Tomorrow morning he is to commence home visits with Dr. Garibaldi Árnason and his driver.

Dr. Garibaldi's driver is Sóla G—.

 

VII

(November 25–26, 1918)

 

xix

From morning to evening, from evening to night and through to the early hours, for nine days running, the boy accompanies Dr. Garibaldi Árnason and Sóla G— on visits to the sick.

They do the rounds in a vehicle borrowed from the Reykjavík Automobile Association, which the boy recognized immediately from the engine sound as belonging to the man who had winked at him in the garage yard. The man had died early that month, and when no driver was left at the station to take his place in the Ford, Sóla G— was called in and put behind the wheel, though she had no license: her skill at riding the red Indian was well known, and it did no harm either that Dr. Garibaldi had been at school with her father.

Every day the boy presents himself at the garage, where Sóla G— awaits him with a full tank and the engine growling in the gray dawn. They pick up the doctor, and then their first port of call is the health station, where Dr. Garibaldi fetches the list of the day's home visits, arranged according to the severity of the emergency.

The symptoms of the Spanish flu are as follows:

A raging fever (rising to 109), headache, earache, soreness in the throat and chest; a dry cough producing slimy mucus, either yellow or streaked with blood; pains in the muscles and joints; and diarrhea. Nosebleeds are common, especially among adolescents, and almost impossible to stanch. The blood gushes not only from the nostrils but from the ears and gums as well, coming up from the lungs and stomach, or down from the intestines and out through the urethra. And on top of this, the most lethal complications of all: acute bronchitis and pneumonia, even when people have made every effort to take care and stay in their beds.

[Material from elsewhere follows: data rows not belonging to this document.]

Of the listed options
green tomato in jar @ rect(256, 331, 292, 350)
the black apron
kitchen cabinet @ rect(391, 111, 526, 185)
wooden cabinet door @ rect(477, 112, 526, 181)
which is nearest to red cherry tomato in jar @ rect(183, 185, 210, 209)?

The majority of the afflicted lie in a daze; the rest are unable to sleep. Men can run amok in their delirium—a danger to themselves and other members of their household—and cannot be restrained by any means other than an injection of scopolamine. All pregnant women fall ill and many go on to miscarry.

Often, once the pneumonia has abated and the fever has dropped, or even gone away altogether, the heart begins to race, and in no time at all the victim is finished off by a cardiac arrest, or else the face and limbs swell up and death comes about by suffocation.